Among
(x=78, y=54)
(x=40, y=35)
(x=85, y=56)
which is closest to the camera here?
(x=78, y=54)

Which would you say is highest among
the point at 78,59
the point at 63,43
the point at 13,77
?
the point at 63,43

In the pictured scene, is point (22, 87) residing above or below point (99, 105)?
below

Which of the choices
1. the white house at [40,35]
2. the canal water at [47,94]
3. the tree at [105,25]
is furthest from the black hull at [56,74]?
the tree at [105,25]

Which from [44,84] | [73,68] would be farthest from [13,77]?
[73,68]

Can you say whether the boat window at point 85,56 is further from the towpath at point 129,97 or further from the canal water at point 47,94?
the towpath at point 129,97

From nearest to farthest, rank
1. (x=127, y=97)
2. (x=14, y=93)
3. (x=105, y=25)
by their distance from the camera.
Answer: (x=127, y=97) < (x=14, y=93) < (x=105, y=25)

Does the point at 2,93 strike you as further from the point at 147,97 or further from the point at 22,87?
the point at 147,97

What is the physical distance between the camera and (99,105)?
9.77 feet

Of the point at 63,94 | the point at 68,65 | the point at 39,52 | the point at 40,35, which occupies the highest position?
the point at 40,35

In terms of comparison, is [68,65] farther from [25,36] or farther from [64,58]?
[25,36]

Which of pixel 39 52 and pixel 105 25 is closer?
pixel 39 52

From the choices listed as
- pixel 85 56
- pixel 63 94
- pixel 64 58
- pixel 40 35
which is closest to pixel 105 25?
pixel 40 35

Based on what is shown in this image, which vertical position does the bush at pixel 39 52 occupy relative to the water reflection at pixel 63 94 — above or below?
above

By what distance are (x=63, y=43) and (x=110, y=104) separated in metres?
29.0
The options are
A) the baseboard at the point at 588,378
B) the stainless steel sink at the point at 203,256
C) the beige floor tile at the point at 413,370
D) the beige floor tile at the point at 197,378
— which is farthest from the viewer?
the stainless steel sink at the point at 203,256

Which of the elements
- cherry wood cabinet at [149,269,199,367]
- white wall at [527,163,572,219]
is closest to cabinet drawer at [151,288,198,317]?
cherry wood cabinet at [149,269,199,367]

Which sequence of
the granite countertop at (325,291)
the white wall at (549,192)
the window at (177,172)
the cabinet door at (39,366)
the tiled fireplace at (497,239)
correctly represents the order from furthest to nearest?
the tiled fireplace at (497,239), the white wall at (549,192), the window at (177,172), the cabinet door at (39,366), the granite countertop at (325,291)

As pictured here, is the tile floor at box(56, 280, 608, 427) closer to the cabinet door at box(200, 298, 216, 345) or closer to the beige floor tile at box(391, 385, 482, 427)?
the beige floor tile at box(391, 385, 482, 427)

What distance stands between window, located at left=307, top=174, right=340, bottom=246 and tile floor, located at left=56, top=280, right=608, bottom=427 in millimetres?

--- Task directions ---
Please format the lines of the entries above as a numbered list, starting with the line that contains "By what distance" and running up to and including the final line of the entries. Leave out any blank lines.

--- Full output ---
1. By what distance are (x=63, y=43) and (x=110, y=104) separated in metres?
2. 29.0
3. The options are
4. A) the baseboard at the point at 588,378
5. B) the stainless steel sink at the point at 203,256
6. C) the beige floor tile at the point at 413,370
7. D) the beige floor tile at the point at 197,378
8. — which is farthest from the viewer?
9. the stainless steel sink at the point at 203,256
10. Which of the elements
11. - cherry wood cabinet at [149,269,199,367]
12. - white wall at [527,163,572,219]
13. is closest to cabinet drawer at [151,288,198,317]?
14. cherry wood cabinet at [149,269,199,367]
15. Which sequence of
16. the granite countertop at (325,291)
17. the white wall at (549,192)
18. the window at (177,172)
19. the cabinet door at (39,366)
20. the tiled fireplace at (497,239)
21. correctly represents the order from furthest to nearest?
22. the tiled fireplace at (497,239), the white wall at (549,192), the window at (177,172), the cabinet door at (39,366), the granite countertop at (325,291)
23. As pictured here, is the tile floor at box(56, 280, 608, 427) closer to the cabinet door at box(200, 298, 216, 345) or closer to the beige floor tile at box(391, 385, 482, 427)?
24. the beige floor tile at box(391, 385, 482, 427)
25. What distance stands between window, located at left=307, top=174, right=340, bottom=246 and tile floor, located at left=56, top=280, right=608, bottom=427 in millimetres?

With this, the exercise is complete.